Personal information
- Full name: Vince Sheehan
- Born: 5 December 1896 Redfern, New South Wales, Australia
- Died: 23 May 1926 (aged 29)

Playing information
- Position: Wing, Centre
Club
| Years | Team | Pld | T | G | FG | P |
| 1917–22 | South Sydney | 43 | 22 | 0 | 0 | 66 |
Representative
| Years | Team | Pld | T | G | FG | P |
| 1919 | New South Wales | 1 | 2 | 0 | 0 | 6 |
- Source:

= Vince Sheehan (rugby league, South Sydney) =

Australian rugby league footballer

Vince Sheehan (5 December 1896 –23 May 1926) was an Australian rugby league footballer who played in the 1910s and 1920s. He played for South Sydney in the New South Wales Rugby League (NSWRL) competition.

==Playing career==
Sheehan made his first grade debut for South Sydney in round 9 of the 1917 season against Annandale at Wentworth Park.

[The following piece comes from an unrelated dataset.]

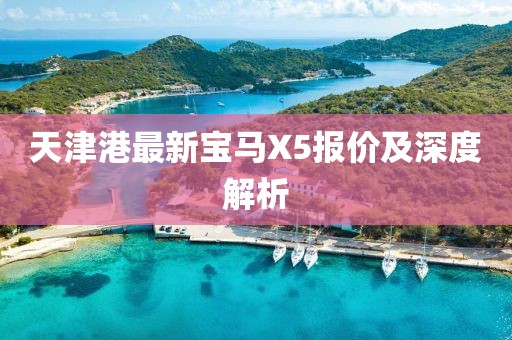 天津港最新宝马X5报价及深度解析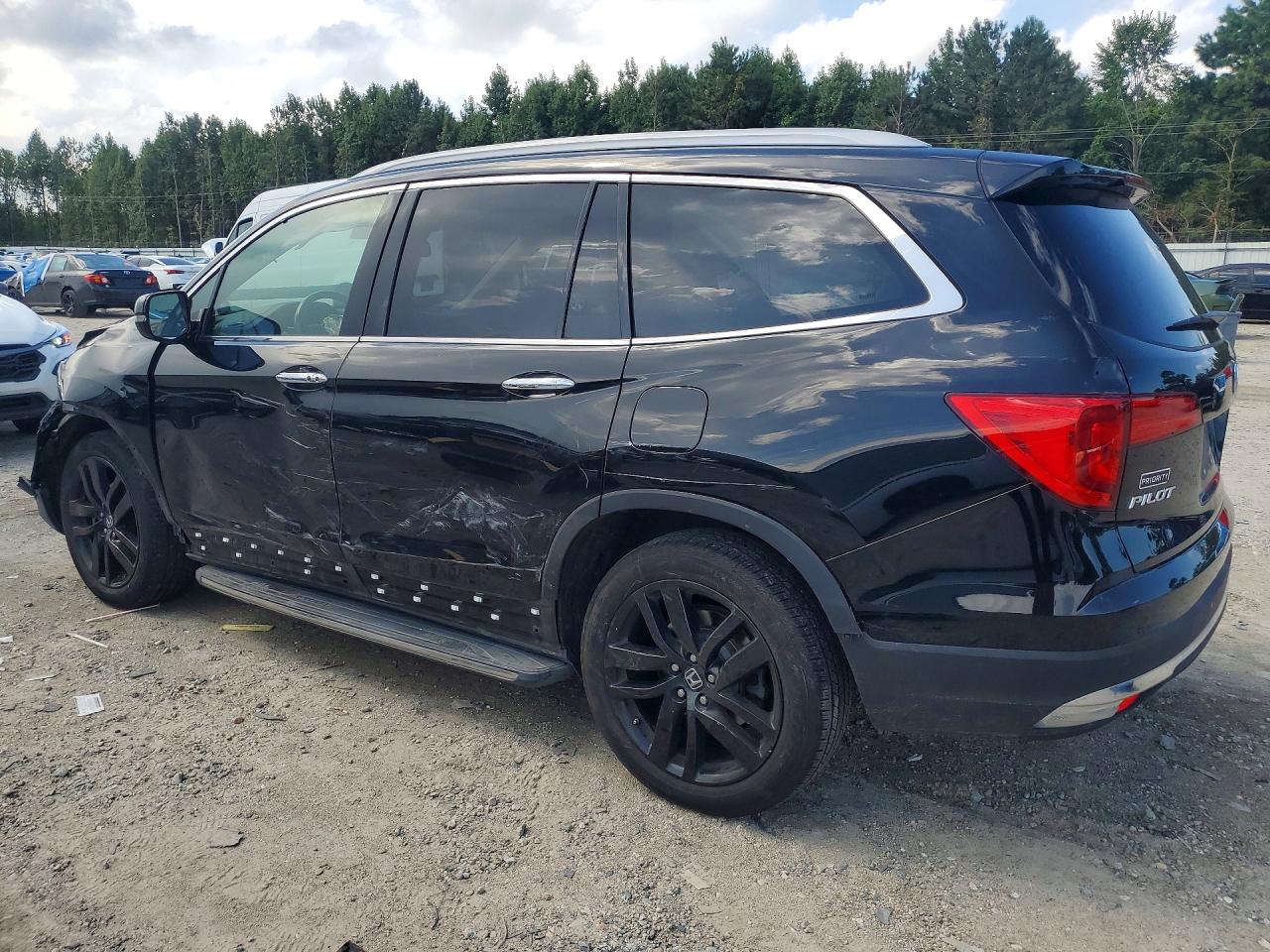 2017 HONDA PILOT TOURING — снимка 2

In 1918, Sheehan played eight games and scored five tries as South Sydney won the premiership that year. In 1919, he was selected to play for New South Wales and made one appearance where he scored two tries against Queensland. He was selected for New South Wales to tour New Zealand but broke his collar bone on the eve of the trip.

Sheehan retired following the conclusion of the 1922 season.

He died in 1926 aged 29 after contacting pneumonia after a short illnes.